# Vostok Komandirskie Watches - Is There A Series



## Fray Bentos (Mar 2, 2008)

Hello again,

I have the manual Komandirskie Tank Commander and Parachutist, I love the size, weight and green face coulour.

I have seen in a dark face (blue/black) a Submarine Commander, and I believe I have seen this also in green.

Is there a series of the original 80's Komandirskie watches and should I be looking out for more and were they all in green or differing coulours such as the submarine Ive seen?

I'd like to concentrate on a certain selection of Vostok and these Komandirskie's fit the bill nicely for me.

Any info you can give would be a great help. Thanks in advance.

Richard.


----------



## blackandgolduk (Apr 25, 2005)

There's a 'core' of Vossie designs - the two that you have, the sub commander and the Amphibia with the little diver motif (my favourite!) as well as a couple of plain dial 'military' designs. These are normally found in black, blue and green.

> **Task list**:
1. Output the stretch of the Komandirskie watch thread from "## blackandgolduk (Apr" through "blue and green.", copied word for word.
2. Pick up the Komandirskie watch thread after its last sentence and carry it on.
These lines were taken from a separate source.

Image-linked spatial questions
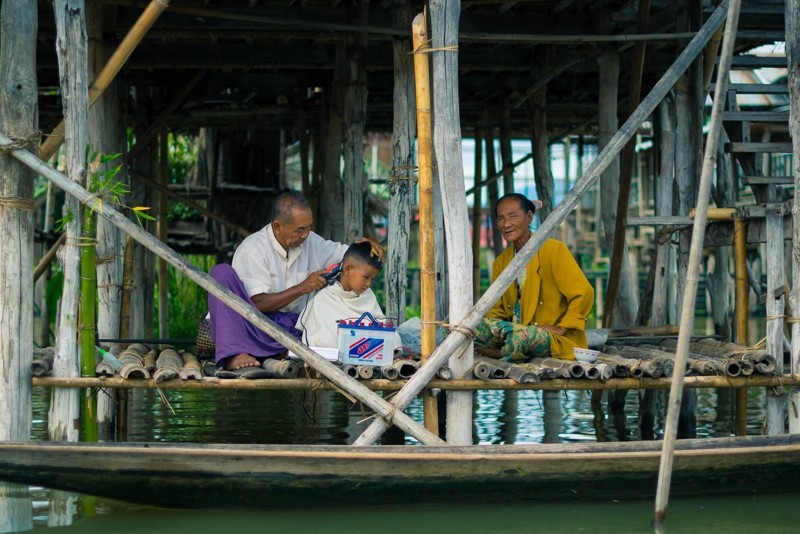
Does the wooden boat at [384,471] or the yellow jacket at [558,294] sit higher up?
the yellow jacket at [558,294]

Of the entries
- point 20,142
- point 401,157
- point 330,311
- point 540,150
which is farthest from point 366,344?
point 540,150

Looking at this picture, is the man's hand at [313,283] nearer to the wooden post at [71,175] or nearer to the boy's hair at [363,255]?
the boy's hair at [363,255]

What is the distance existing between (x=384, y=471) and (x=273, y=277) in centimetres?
162

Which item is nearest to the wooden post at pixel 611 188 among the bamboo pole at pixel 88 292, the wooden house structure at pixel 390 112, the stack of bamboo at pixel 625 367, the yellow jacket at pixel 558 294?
the wooden house structure at pixel 390 112

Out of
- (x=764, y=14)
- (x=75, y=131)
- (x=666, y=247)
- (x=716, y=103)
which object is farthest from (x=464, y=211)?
(x=764, y=14)

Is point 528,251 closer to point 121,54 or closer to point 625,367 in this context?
point 625,367

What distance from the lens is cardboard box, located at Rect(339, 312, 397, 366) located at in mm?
5629

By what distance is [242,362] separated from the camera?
5848 millimetres

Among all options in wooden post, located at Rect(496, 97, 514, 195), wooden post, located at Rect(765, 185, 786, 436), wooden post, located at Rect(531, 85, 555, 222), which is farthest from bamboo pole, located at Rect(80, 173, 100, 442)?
wooden post, located at Rect(496, 97, 514, 195)

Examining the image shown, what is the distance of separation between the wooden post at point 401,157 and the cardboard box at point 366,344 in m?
1.27

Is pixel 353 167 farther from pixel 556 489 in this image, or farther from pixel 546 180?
pixel 556 489

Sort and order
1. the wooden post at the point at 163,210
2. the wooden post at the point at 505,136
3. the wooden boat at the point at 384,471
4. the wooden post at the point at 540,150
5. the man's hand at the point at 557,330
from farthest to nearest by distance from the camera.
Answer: the wooden post at the point at 163,210, the wooden post at the point at 505,136, the wooden post at the point at 540,150, the man's hand at the point at 557,330, the wooden boat at the point at 384,471

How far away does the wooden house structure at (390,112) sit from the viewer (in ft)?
18.1

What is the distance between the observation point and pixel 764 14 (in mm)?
8406
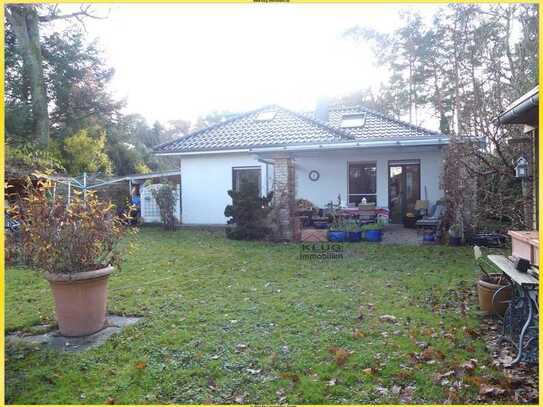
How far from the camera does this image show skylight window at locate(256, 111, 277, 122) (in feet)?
51.6

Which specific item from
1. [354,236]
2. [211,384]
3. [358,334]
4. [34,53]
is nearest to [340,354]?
[358,334]

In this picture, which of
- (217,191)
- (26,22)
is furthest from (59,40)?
(217,191)

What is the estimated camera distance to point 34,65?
12.6m

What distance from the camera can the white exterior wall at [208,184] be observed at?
1450cm

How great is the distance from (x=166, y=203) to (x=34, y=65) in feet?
19.3

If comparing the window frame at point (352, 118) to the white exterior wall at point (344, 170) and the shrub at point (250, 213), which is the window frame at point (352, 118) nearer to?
the white exterior wall at point (344, 170)

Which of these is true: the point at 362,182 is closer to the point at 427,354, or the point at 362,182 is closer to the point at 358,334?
the point at 358,334

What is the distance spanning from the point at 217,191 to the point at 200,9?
468 inches

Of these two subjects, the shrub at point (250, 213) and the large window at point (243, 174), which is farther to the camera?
the large window at point (243, 174)

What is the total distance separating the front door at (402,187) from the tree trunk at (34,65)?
11.7 meters

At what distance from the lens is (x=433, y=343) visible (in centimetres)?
383

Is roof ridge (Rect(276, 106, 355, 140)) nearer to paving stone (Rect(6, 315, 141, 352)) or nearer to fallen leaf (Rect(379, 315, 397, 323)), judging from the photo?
fallen leaf (Rect(379, 315, 397, 323))

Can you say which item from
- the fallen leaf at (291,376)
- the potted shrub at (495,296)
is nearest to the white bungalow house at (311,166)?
the potted shrub at (495,296)

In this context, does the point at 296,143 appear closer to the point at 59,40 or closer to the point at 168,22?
the point at 168,22
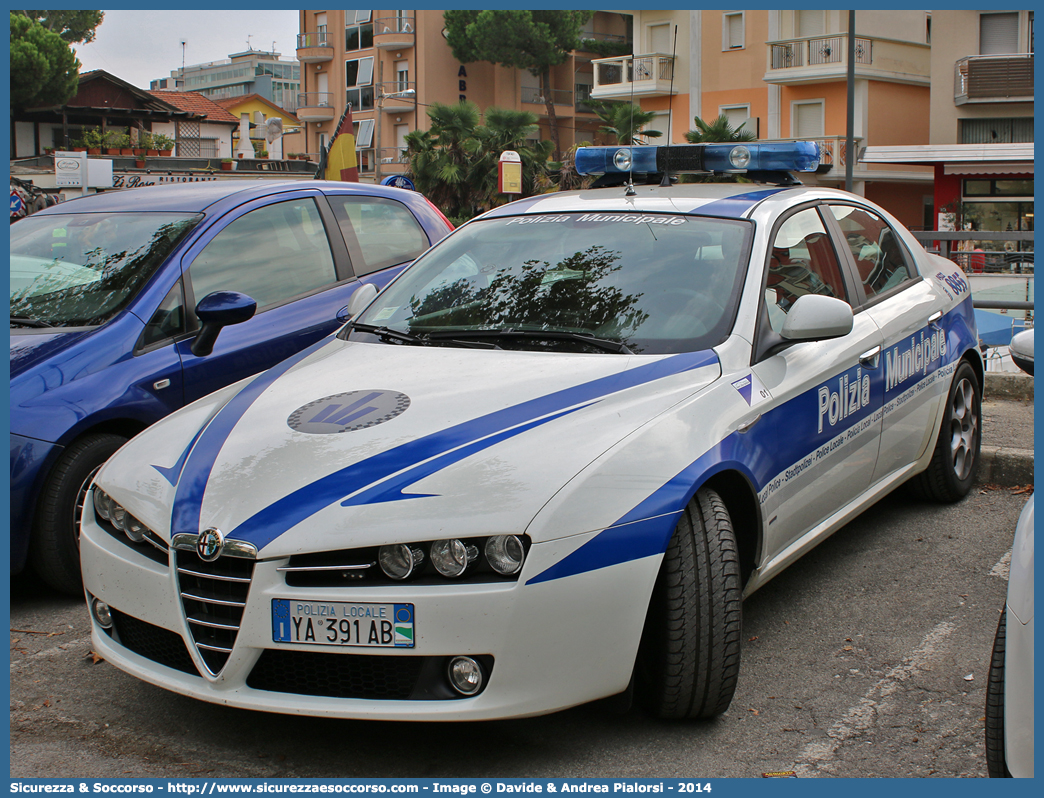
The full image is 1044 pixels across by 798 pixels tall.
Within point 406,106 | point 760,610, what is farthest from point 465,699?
point 406,106

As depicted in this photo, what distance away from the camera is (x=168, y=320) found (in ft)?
15.2

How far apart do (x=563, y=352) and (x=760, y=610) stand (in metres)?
1.29

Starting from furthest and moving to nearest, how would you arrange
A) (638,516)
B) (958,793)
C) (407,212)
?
(407,212)
(638,516)
(958,793)

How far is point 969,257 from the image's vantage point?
30.4 ft

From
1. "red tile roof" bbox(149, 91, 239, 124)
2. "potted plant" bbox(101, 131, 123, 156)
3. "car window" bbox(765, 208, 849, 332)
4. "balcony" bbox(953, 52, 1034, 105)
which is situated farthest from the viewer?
"red tile roof" bbox(149, 91, 239, 124)

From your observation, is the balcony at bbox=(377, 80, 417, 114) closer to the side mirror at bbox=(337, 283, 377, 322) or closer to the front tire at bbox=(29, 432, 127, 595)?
the side mirror at bbox=(337, 283, 377, 322)

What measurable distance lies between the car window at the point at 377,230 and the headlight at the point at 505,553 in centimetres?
320

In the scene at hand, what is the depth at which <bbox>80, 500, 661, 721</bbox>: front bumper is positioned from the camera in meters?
2.60

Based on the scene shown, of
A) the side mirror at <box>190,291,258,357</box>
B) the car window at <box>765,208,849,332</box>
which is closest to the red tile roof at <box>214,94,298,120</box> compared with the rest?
the side mirror at <box>190,291,258,357</box>

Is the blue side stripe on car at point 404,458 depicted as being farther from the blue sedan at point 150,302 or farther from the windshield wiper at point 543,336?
the blue sedan at point 150,302

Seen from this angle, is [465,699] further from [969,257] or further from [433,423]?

> **Results for the exercise**:
1.
## blackandgolduk (Apr 25, 2005)

There's a 'core' of Vossie designs - the two that you have, the sub commander and the Amphibia with the little diver motif (my favourite!) as well as a couple of plain dial 'military' designs. These are normally found in black, blue and green.

2.
Then it gets tricky! Vostoks were manufactured with literally hundreds and hundreds of 'commemorative' dials. Many have been catalogued by enthusiasts, but I don't think anyone knbows exactly how many were made!

Here are mine... I love them!


----------



## chris l (Aug 5, 2005)

Some of mine...


----------



## Johnny M (Feb 16, 2007)

And here's my Vostok Amphibia Military










I also have a Kommandirskie Submarine and two others en route. There's something addictive about them!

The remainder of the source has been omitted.